- _SUPPLIED DATA_
=== Begin Enclosure ===
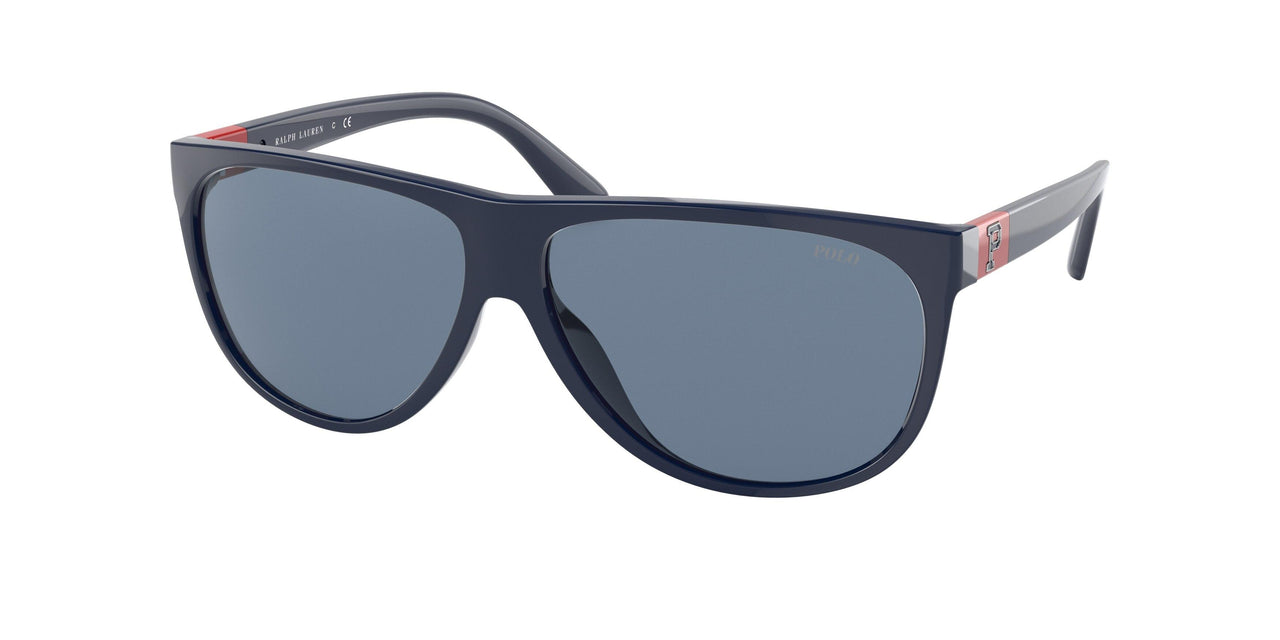 Polo 4174 Sunglasses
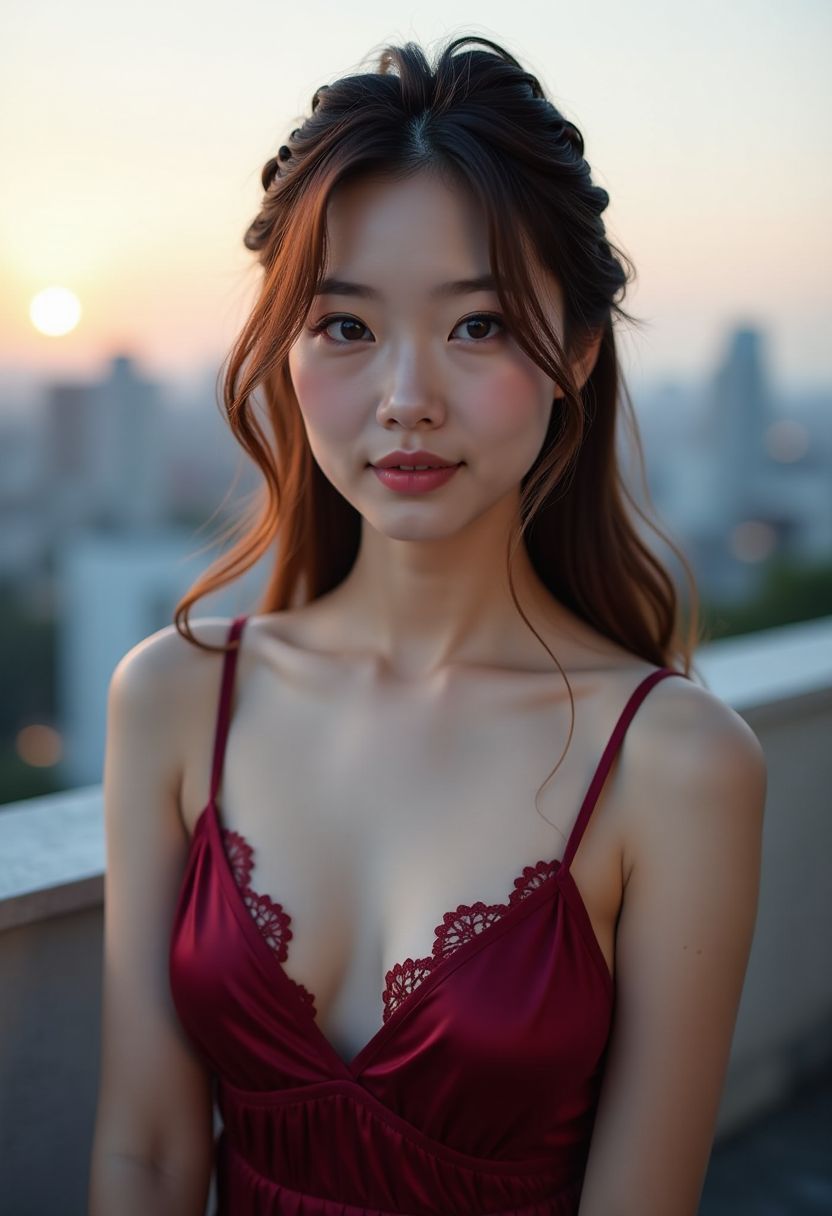 南风过境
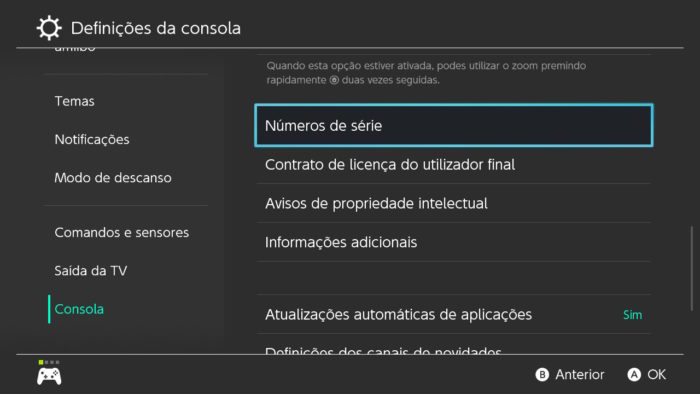 Como trocar Joy-Cons com drift no Brasil [Nintendo Switch] / Reprodução / Felipe Vinha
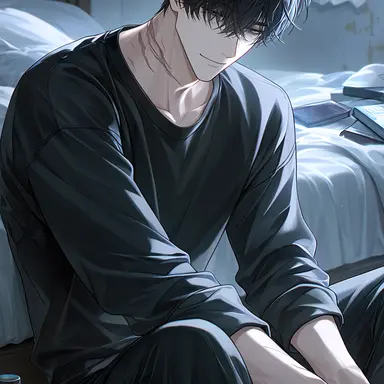 Profile image of 柊真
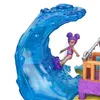 Zestaw plażowy POLLY POCKET Pollyville Podgląd zdjęcia produktu 4
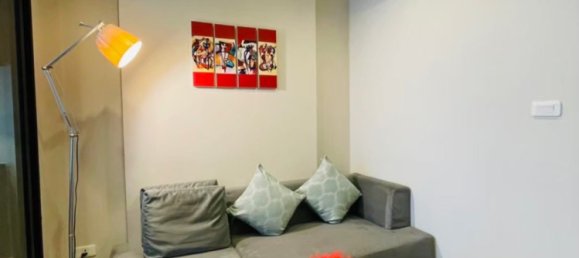 1 Schlafzimmer Eigentumswohnung in Pattaya, Thailand, Nr. 69316 6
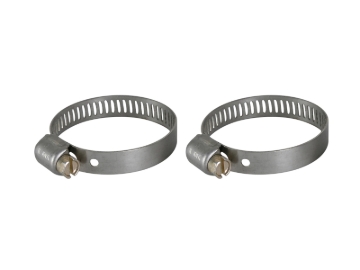 Picture of aFe Magnum FORCE Cold Air Intake System Spare Parts Kit SAE (11/16in ID to 1-1/2in ID Range)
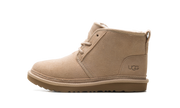Neumel Boot GS "Sand" 1017320K SAN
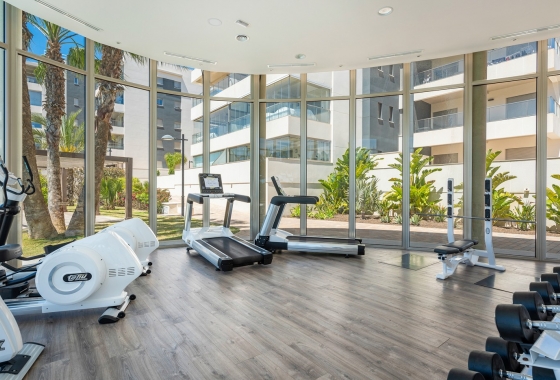 Rynek wtórny - Apartament - Orihuela Costa - Los Dolses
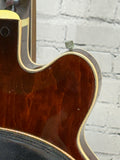 Used 1969 Gretsch Chet Atkins Country Gentleman SN:2969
=== End Enclosure ===
- _WHAT YOU SHOULD DO_
Write out each line of the material above word for word, leaving out the pictures.

- _TASK RESULT_
 Polo 4174 Sunglasses
 南风过境
 Como trocar Joy-Cons com drift no Brasil [Nintendo Switch] / Reprodução / Felipe Vinha
 Profile image of 柊真
 Zestaw plażowy POLLY POCKET Pollyville Podgląd zdjęcia produktu 4
 1 Schlafzimmer Eigentumswohnung in Pattaya, Thailand, Nr. 69316 6
 Picture of aFe Magnum FORCE Cold Air Intake System Spare Parts Kit SAE (11/16in ID to 1-1/2in ID Range)
Neumel Boot GS "Sand" 1017320K SAN
 Rynek wtórny - Apartament - Orihuela Costa - Los Dolses
 Used 1969 Gretsch Chet Atkins Country Gentleman SN:2969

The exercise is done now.